Había por lo menos una docena de tiburones de tamaño humano (veinte minutos después llegué a contar catorce, exactamente), de dos especies diferentes, ninguna de las cuales fui capaz de identificar. Las dos eran de color pardo, y parecían hechas de gamuza, con una serie de sorprendentes y repugnantes aletas en los flancos. Los ejemplares de una de ellas tenían manchas en el lomo.[64]
Una raya venenosa, lenta y líquida, con aspecto de tener medio rabo arrancado de un mordisco, se movía sobre el fondo del tanque, de arena y cemento. Por encima de ella pasaba una población de peces loro, cada uno de más de treinta centímetros de largo, empujando y picoteando lo que quedaba del cuerpo de Rovo, conduciéndolo hacia los bordes del tanque mientras lo mordisqueaban, haciéndolo bailar.
No quedaba mucho de él: la cabeza desgarrada, la espina dorsal, los huesos de los brazos. Tenía las manos hechas jirones, los tendones le colgaban como flecos. De cuando en cuando, algún tiburón revolvía el cadáver en busca de los restos fibrosos de la carne, y lo mandaba dando vueltas hasta que los peces volvían a atraparlo. En un momento dado me sumergí y lo cogí cuando pasaba, pensando que si lograba alejar de él a los peces, Magdalena podría respirar más acompasadamente.
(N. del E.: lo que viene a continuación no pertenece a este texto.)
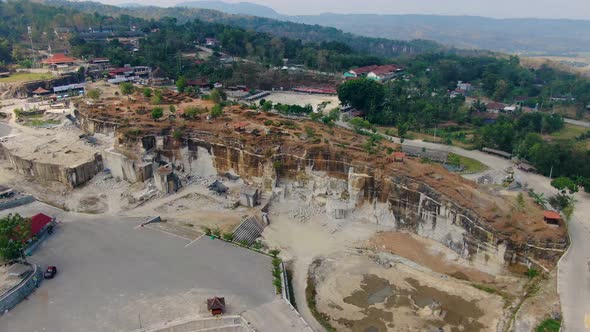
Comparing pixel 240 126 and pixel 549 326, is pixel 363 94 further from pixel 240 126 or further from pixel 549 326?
pixel 549 326

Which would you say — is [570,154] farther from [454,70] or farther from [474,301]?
[454,70]

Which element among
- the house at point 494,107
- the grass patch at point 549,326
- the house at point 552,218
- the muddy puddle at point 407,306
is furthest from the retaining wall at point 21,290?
the house at point 494,107

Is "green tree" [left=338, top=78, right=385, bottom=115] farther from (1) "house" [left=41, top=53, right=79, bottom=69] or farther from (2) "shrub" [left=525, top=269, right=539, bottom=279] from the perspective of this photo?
(1) "house" [left=41, top=53, right=79, bottom=69]

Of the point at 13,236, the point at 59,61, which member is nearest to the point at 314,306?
the point at 13,236

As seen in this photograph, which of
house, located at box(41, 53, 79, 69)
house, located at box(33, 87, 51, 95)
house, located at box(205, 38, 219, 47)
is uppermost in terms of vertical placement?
house, located at box(205, 38, 219, 47)

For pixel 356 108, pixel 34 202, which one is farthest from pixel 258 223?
pixel 356 108

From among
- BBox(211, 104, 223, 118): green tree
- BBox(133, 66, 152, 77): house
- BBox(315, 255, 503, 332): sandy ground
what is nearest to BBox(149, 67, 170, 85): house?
BBox(133, 66, 152, 77): house

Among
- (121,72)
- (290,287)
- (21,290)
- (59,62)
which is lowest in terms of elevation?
(290,287)
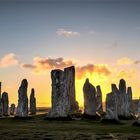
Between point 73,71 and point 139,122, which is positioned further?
point 73,71

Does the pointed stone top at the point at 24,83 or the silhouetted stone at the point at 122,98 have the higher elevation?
the pointed stone top at the point at 24,83

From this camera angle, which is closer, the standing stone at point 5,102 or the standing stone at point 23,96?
the standing stone at point 23,96

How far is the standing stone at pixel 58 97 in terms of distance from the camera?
48250mm

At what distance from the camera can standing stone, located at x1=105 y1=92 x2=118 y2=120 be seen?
149 feet

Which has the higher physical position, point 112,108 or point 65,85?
point 65,85

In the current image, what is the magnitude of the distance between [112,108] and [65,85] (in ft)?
25.6

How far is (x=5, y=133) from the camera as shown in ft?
107

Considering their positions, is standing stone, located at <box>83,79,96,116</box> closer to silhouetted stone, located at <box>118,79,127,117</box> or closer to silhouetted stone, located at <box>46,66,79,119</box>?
silhouetted stone, located at <box>46,66,79,119</box>

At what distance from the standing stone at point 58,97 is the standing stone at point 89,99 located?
545 centimetres

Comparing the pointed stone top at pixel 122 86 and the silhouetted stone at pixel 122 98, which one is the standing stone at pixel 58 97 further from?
the silhouetted stone at pixel 122 98

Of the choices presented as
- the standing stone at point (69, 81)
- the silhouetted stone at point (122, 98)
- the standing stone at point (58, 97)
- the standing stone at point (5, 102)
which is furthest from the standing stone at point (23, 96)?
the standing stone at point (5, 102)

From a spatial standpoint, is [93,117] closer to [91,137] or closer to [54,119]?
[54,119]

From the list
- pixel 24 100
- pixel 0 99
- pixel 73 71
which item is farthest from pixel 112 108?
pixel 0 99

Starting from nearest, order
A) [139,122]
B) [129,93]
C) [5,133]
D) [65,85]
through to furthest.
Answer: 1. [5,133]
2. [139,122]
3. [65,85]
4. [129,93]
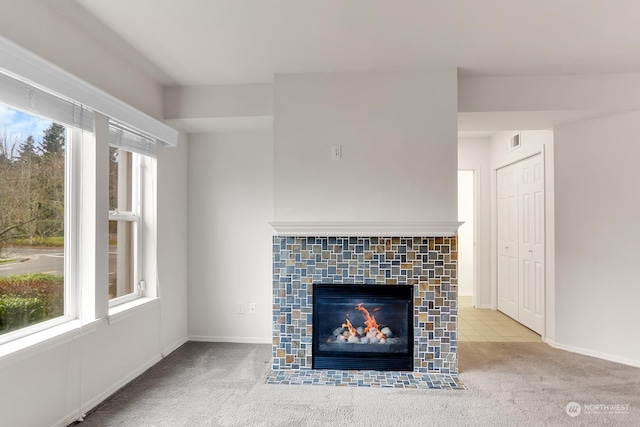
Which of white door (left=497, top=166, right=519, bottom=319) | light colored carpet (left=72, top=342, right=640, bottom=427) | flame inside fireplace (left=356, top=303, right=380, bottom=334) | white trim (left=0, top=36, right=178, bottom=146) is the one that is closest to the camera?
white trim (left=0, top=36, right=178, bottom=146)

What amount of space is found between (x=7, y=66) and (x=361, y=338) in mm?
2727

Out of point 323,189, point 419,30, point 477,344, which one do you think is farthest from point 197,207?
point 477,344

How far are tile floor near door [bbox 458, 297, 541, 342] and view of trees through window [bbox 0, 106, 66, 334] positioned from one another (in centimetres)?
346

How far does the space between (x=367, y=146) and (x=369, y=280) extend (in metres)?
1.07

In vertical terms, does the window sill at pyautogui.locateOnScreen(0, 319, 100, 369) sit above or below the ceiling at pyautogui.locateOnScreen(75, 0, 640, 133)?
below

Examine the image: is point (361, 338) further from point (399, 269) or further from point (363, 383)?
point (399, 269)

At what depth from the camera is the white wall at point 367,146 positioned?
280cm

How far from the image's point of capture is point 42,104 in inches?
73.9

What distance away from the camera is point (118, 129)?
252cm

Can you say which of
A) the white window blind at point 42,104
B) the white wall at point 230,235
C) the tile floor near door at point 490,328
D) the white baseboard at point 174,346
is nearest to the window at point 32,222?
the white window blind at point 42,104

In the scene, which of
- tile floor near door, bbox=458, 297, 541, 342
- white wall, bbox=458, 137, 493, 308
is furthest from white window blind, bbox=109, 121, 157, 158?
white wall, bbox=458, 137, 493, 308

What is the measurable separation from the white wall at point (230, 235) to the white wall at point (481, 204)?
283 centimetres

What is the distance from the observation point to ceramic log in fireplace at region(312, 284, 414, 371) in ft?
9.20

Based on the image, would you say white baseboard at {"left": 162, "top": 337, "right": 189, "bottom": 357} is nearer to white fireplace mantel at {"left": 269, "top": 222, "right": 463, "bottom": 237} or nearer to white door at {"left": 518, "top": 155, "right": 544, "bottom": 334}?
white fireplace mantel at {"left": 269, "top": 222, "right": 463, "bottom": 237}
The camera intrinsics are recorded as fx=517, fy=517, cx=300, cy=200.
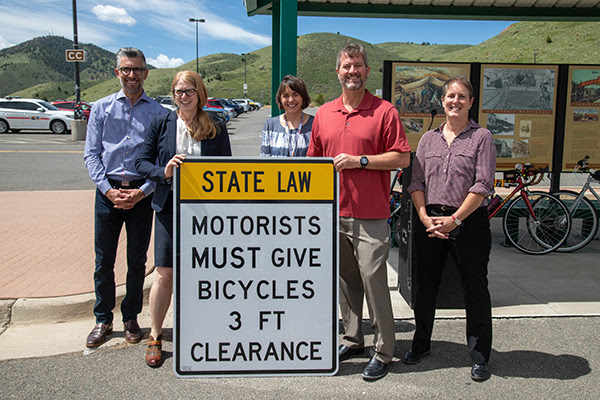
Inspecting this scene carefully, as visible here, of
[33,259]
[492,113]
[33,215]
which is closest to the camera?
[33,259]

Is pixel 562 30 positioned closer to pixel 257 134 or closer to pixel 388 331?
pixel 257 134

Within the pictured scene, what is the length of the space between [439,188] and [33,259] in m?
4.30

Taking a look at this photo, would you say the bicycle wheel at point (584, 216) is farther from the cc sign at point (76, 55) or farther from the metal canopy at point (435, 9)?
the cc sign at point (76, 55)

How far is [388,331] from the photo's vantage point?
3.25 meters

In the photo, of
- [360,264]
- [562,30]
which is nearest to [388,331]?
[360,264]

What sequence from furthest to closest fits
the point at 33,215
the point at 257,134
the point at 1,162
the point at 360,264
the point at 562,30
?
the point at 562,30, the point at 257,134, the point at 1,162, the point at 33,215, the point at 360,264

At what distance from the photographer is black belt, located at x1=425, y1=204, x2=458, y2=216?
328 centimetres

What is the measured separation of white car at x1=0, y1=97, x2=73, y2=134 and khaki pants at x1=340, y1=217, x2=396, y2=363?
78.7 ft

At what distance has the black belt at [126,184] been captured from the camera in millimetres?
3654

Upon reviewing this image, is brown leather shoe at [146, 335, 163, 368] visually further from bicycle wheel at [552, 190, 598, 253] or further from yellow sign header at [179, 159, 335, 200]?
bicycle wheel at [552, 190, 598, 253]

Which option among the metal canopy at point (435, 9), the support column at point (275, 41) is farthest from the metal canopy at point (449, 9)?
the support column at point (275, 41)

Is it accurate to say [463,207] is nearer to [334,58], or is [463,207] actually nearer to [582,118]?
[582,118]

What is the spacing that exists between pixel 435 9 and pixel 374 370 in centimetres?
529

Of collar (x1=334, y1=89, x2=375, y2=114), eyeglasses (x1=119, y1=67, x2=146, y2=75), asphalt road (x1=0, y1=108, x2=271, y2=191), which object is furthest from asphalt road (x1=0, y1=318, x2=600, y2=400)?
asphalt road (x1=0, y1=108, x2=271, y2=191)
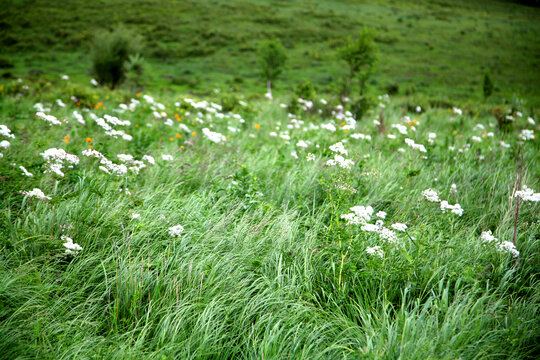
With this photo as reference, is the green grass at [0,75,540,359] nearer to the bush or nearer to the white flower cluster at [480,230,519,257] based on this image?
the white flower cluster at [480,230,519,257]

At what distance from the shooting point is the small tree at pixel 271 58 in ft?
74.9

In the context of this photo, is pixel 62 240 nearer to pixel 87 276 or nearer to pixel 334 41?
pixel 87 276

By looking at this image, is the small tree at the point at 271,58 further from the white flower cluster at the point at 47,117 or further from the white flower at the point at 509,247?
the white flower at the point at 509,247

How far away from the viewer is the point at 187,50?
35.7m

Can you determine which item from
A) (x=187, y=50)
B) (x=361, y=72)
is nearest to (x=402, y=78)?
(x=361, y=72)

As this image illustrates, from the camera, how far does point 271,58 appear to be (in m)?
23.1

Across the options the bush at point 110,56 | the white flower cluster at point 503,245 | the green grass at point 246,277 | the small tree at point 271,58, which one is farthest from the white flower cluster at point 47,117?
the bush at point 110,56

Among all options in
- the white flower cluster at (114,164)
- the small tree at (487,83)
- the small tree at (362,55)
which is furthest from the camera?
the small tree at (487,83)

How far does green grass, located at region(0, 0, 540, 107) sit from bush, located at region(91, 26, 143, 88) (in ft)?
7.01

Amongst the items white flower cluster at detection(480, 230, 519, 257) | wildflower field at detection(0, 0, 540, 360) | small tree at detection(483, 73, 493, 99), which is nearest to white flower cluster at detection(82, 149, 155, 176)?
wildflower field at detection(0, 0, 540, 360)

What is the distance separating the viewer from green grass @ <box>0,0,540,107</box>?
1085 inches

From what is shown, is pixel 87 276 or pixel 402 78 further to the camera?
pixel 402 78

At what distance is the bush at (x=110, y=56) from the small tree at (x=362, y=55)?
17.2 metres

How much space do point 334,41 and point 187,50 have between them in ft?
59.5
Pero los tiburones se ponían demasiado agresivos con eso, y el contacto con aquellos restos me producía arcadas. El único sitio por donde se le podía coger era por la aguda y resbaladiza base de la espina dorsal, metiendo la mano por los orificios a través de los cuales le habían extraído los riñones. Así que lo dejé flotar de nuevo y dije a Magdalena que apartara la vista. Aunque los dos seguimos mirándolo.
Sobre las siete y media los tiburones se apartaron de nosotros como si hubieran oído una señal, y entonces apareció el tío que les daba de comer.
Tenía veintitantos años, el cráneo rasurado y patillas, y llevaba unos pantalones amarillos de caucho. Se quedó parado, mirando los pezones como pinchos de Magdalena. Estaba completamente desnuda. Por lo menos eso evitaba que aquel pringado se fijara en Rovo.
—Sácanos de aquí —bramé.
Se acercó a la rampa y la bajó, y me despegué de la pared con Magdalena en brazos, dispuesto a arrancar los ojos a cualquier tiburón que quisiera jodernos ahora. Al izarme después de sacarla de un empujón, me dio vueltas la cabeza de tal forma que por un momento mi visión se mantuvo estática.
—Voy a llamar a la poli —anunció el tío.
—¿Cómo? —quise saber—. No tienes móvil.
—Sí que tengo —dijo él, sacándolo.
El muy capullo. Se lo rompí contra la barandilla, arrojando los trozos al agua después de dejarlo inconsciente de un puñetazo.
Las veinticuatro horas que empezaron en aquel momento fueron las peores y más importantes de mi vida. A lo largo de ellas —aunque eso fuera lo de menos— recorrí más de tres mil kilómetros, sólo para acabar de nuevo en Nueva York, una jornada entera después de que Magdalena y yo logramos salir del agua.
En concreto, terminé en Manhattan, en donde el portero de Skinflick me reconoció y me dejó entrar en el edificio. A los dos matones que estaban en el apartamento me los cargué con la mesita de cristal.
A Skinflick, que estaba despierto pero ciego de coca, lo cogí por las caderas, igual que había hecho para mantener a Magdalena en alto. Luego lo arrojé de cabeza, retorciéndose y gritando, por la ventana de su sala de estar.
Inmediatamente después deseé no haberlo hecho para volver a hacerlo una vez más.
Y desde la calle, en donde ya empezaba a congregarse una multitud, llamé a Sam Freed, diciéndole por segunda vez en aquel día adónde podía venir a recogerme.